### [AIM OF THE TASK]
Change every "brick archway" to "stone archway" in the rows below and repeat them with nothing else altered.

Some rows
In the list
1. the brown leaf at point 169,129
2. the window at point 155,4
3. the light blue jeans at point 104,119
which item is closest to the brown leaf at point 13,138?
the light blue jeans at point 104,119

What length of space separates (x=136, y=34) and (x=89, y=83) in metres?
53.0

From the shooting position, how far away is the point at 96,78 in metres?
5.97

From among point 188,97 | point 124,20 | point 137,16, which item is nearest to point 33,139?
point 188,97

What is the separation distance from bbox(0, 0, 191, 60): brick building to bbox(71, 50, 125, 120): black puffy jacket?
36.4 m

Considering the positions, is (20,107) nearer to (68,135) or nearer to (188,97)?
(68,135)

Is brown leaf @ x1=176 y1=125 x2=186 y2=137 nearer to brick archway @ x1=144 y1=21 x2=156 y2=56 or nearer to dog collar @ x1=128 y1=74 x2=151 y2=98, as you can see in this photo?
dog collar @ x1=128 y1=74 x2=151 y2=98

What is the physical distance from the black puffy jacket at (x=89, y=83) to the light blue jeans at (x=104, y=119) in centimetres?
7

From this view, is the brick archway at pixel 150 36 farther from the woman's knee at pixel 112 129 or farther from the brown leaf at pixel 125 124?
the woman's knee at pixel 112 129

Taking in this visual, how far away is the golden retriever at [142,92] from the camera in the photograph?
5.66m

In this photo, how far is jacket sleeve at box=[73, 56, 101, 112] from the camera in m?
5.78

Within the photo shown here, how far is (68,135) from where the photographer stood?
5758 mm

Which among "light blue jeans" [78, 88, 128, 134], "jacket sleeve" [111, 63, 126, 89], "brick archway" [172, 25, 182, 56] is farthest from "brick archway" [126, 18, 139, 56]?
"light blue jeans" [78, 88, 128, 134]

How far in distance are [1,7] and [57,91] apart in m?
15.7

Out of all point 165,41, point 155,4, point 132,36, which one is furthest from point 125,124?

### [RESPONSE]
In the list
1. the brown leaf at point 169,129
2. the window at point 155,4
3. the light blue jeans at point 104,119
which item is closest to the brown leaf at point 13,138?
the light blue jeans at point 104,119

What length of space separates (x=136, y=34) and (x=89, y=83) in metres?
53.0

From the shooting position, how far away is the point at 96,78 in metres?
5.97

From among point 188,97 | point 124,20 | point 137,16, which item is nearest to point 33,139?
point 188,97

What is the separation distance from bbox(0, 0, 191, 60): brick building to bbox(71, 50, 125, 120): black puffy jacket?
36.4 m

Considering the positions, is (20,107) nearer to (68,135) or nearer to (188,97)?
(68,135)

Is brown leaf @ x1=176 y1=125 x2=186 y2=137 nearer to stone archway @ x1=144 y1=21 x2=156 y2=56 or nearer to dog collar @ x1=128 y1=74 x2=151 y2=98, as you can see in this photo?
dog collar @ x1=128 y1=74 x2=151 y2=98

What is the physical distance from the black puffy jacket at (x=89, y=83) to the light blue jeans at (x=104, y=119) in centimetres?
7

From this view, is the stone archway at pixel 150 36 farther from the woman's knee at pixel 112 129 or farther from the brown leaf at pixel 125 124?
the woman's knee at pixel 112 129

Taking in this visual, how far away is the golden retriever at [142,92] from the camera in the photograph?
5.66m

In this photo, how far is jacket sleeve at box=[73, 56, 101, 112] from the camera in m?
5.78

Within the photo shown here, how far is (68,135) from where the photographer stood?
5758 mm

Which among "light blue jeans" [78, 88, 128, 134], "jacket sleeve" [111, 63, 126, 89], "stone archway" [172, 25, 182, 56] is farthest from "stone archway" [126, 18, 139, 56]?
"light blue jeans" [78, 88, 128, 134]

How far in distance are [1,7] and [57,91] apart in m?
15.7

Out of all point 165,41, point 155,4, point 132,36, which one is furthest from point 125,124?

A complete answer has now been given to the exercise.